IT security spending should be aligned with risk analysis results. Too frequently, though, this is not the case.
Thought leaders in information security have been describing a shift in security control effectiveness over time from network-based, to application-based, and ultimately to data-centric security.
Eight years on from the Jericho Forum identifying the phenomena of de-perimeterization, and the consequences of this on information security, it is more than a little discouraging how much of the security technology spend across the industry is still focused on network security controls, and how little is spent on application security and data-centric security controls.
A proper alignment of risk management and analysis with IT security spending can help individual organizations to drive towards the optimal security controls for their environment, based on their identified risks.
Some root causes of poorly aligned risk management and IT security spending and focus include:
- Failures to broadly assess risks and to create risk registers, so that significant risks are not overlooked
- Failures to do deep dive analysis of the most significant risks, to fully understand the probable frequency and probably impact of future loss
- Reliance on a “checklist compliance culture” identifying mandatory security controls (and blindly implementing them), frequently at the expense of a real risk-based approach to security
- Reliance on (and overspending on) perimeter security models and technologies, when the threat environment has moved on, perimeter security technologies are now stopping attacks, and application and data-centric security controls are needed to secure information.
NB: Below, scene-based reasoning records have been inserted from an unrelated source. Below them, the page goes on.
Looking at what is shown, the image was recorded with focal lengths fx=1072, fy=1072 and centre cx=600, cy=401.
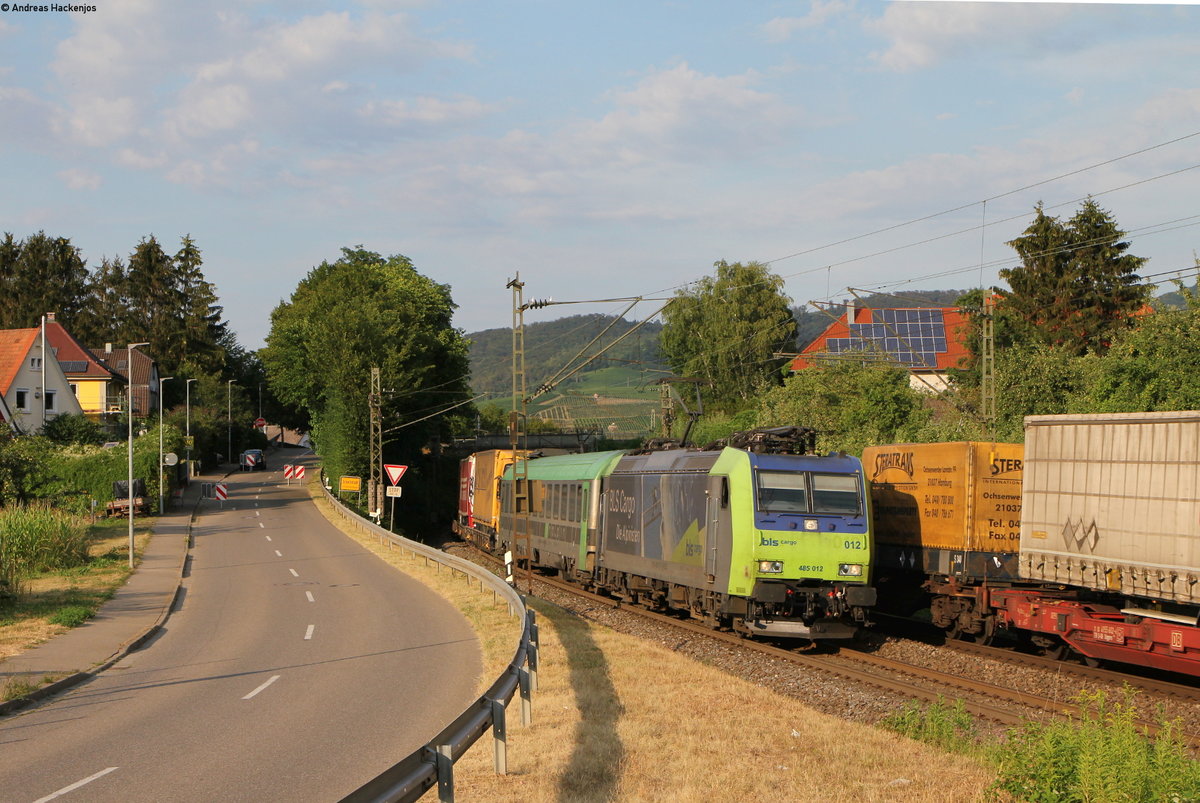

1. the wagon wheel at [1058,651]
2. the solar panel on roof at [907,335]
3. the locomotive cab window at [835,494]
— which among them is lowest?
the wagon wheel at [1058,651]

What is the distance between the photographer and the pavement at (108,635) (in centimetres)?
1593

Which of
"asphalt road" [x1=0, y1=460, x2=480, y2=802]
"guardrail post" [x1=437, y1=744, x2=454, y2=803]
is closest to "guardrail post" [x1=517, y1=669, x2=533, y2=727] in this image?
"asphalt road" [x1=0, y1=460, x2=480, y2=802]

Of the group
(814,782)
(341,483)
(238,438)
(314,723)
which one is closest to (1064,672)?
(814,782)

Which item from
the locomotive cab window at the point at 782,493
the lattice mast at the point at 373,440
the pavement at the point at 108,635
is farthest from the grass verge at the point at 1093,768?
the lattice mast at the point at 373,440

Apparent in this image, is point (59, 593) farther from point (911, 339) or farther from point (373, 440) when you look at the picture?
point (911, 339)

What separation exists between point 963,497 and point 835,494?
256 centimetres

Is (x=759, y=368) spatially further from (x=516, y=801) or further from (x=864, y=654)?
(x=516, y=801)

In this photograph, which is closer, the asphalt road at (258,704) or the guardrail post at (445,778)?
the guardrail post at (445,778)

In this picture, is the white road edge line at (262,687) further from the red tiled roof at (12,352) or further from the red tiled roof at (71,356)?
the red tiled roof at (71,356)

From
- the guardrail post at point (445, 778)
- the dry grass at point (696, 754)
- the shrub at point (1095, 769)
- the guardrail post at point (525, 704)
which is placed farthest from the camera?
the guardrail post at point (525, 704)

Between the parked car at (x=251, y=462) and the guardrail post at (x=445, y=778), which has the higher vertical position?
the guardrail post at (x=445, y=778)

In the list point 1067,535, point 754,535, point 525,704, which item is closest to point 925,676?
point 1067,535

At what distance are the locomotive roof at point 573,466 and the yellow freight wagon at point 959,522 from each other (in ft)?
23.8

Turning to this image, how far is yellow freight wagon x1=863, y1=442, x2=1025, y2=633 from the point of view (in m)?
18.7
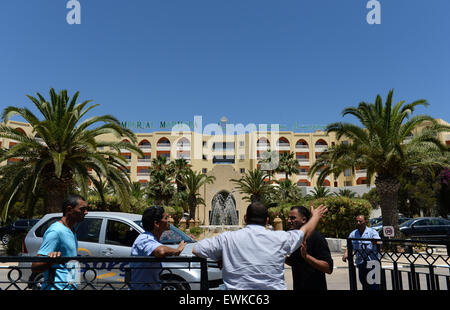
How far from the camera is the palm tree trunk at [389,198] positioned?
17359 millimetres

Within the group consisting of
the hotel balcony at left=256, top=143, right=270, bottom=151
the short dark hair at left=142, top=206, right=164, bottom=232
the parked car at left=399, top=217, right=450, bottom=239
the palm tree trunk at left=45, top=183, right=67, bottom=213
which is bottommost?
the parked car at left=399, top=217, right=450, bottom=239

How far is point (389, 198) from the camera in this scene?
17.5 metres

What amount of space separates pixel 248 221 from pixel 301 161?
7122cm

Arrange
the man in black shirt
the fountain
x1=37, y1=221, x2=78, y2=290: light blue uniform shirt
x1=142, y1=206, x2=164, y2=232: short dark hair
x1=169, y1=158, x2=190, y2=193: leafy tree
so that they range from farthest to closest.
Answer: the fountain, x1=169, y1=158, x2=190, y2=193: leafy tree, the man in black shirt, x1=142, y1=206, x2=164, y2=232: short dark hair, x1=37, y1=221, x2=78, y2=290: light blue uniform shirt

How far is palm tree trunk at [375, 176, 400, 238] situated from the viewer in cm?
1736

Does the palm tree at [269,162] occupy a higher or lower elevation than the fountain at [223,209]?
higher

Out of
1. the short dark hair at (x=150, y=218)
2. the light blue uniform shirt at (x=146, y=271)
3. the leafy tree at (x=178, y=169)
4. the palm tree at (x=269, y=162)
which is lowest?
the light blue uniform shirt at (x=146, y=271)

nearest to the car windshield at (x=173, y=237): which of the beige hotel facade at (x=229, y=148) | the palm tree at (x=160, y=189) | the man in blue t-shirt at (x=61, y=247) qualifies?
the man in blue t-shirt at (x=61, y=247)

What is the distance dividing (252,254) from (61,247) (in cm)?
196

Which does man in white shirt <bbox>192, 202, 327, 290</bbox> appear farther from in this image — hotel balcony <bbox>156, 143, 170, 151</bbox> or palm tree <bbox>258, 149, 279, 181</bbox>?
hotel balcony <bbox>156, 143, 170, 151</bbox>

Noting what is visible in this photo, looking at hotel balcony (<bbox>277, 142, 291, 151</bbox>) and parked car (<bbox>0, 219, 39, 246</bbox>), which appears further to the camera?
hotel balcony (<bbox>277, 142, 291, 151</bbox>)

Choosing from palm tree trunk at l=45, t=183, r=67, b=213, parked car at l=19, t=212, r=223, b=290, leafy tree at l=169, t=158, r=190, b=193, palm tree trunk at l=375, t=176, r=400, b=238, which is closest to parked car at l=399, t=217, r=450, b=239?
palm tree trunk at l=375, t=176, r=400, b=238

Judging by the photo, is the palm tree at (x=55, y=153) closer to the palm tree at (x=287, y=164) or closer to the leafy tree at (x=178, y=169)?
the leafy tree at (x=178, y=169)
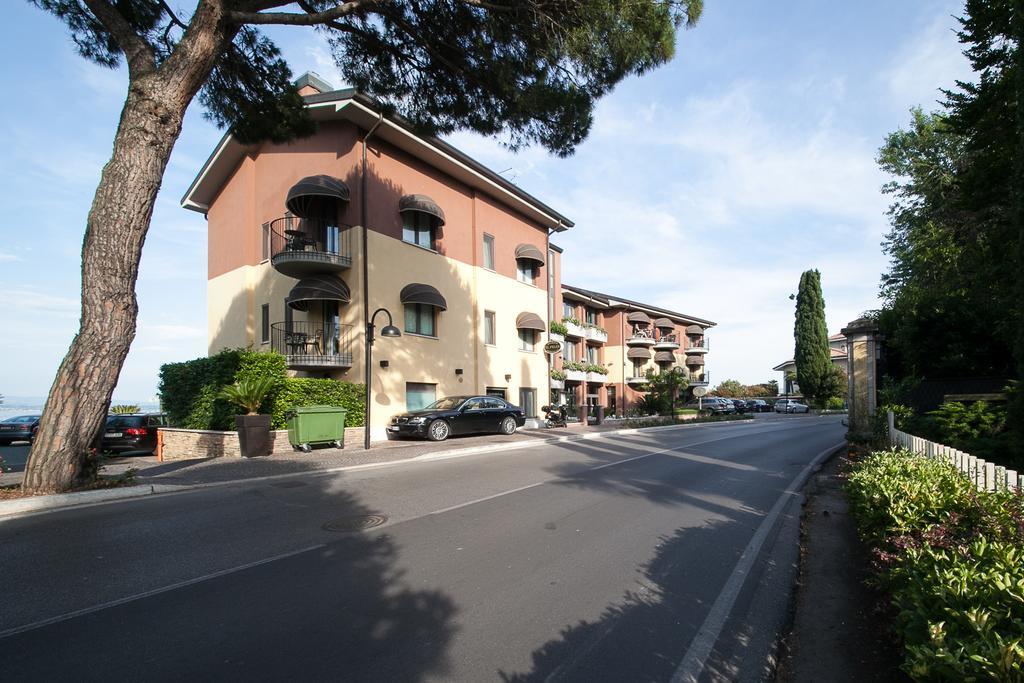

The security industry principle of “defense in depth” is too often forgotten in practice, as is the last line of defense (protecting the data with strong access controls and encryption).
- A continued over-reliance on preventive controls, without implementing detective controls, and reactive controls, to quickly spot and react to security issues, and limit the damage.
- Reliance on ineffective legacy risk models and frameworks that don’t quantify risk, leaving the business to try and understand H-M-L or Red-Yellow-Green risk rankings, which provide little help in understanding the magnitudeand impact of risks,and no means of evaluating the relative risk reduction of various mitigation options
- The “point in time” nature of risk analysis provides a further challenge in maintaining alignment with security. The fact is that the components comprising risk change over time, as threats change, the value of assets change, and control effectiveness changes. Moving risk management programs towards a “real time risk posture” should be a goal, while recognizing that this is a hard problem to solve.
Aligning risk management and analysis to security spending requires a strong risk management culture, and the use of a risk framework which produces useful results that can inform security spending.
The Open FAIR body of knowledge from The Open Group, comprising the Risk Taxonomy Standard (O-RT), and the Risk Analysis Standard (O-RA), facilitates risk analyses with quantified results, and allows for easier comparison of various risk mitigation options. Open FAIR also makes communication with business executives more straightforward, enabling discussions regarding risk and security spending to be grounded in probabilities, financial impact, and relative risk reduction for various security spending alternatives.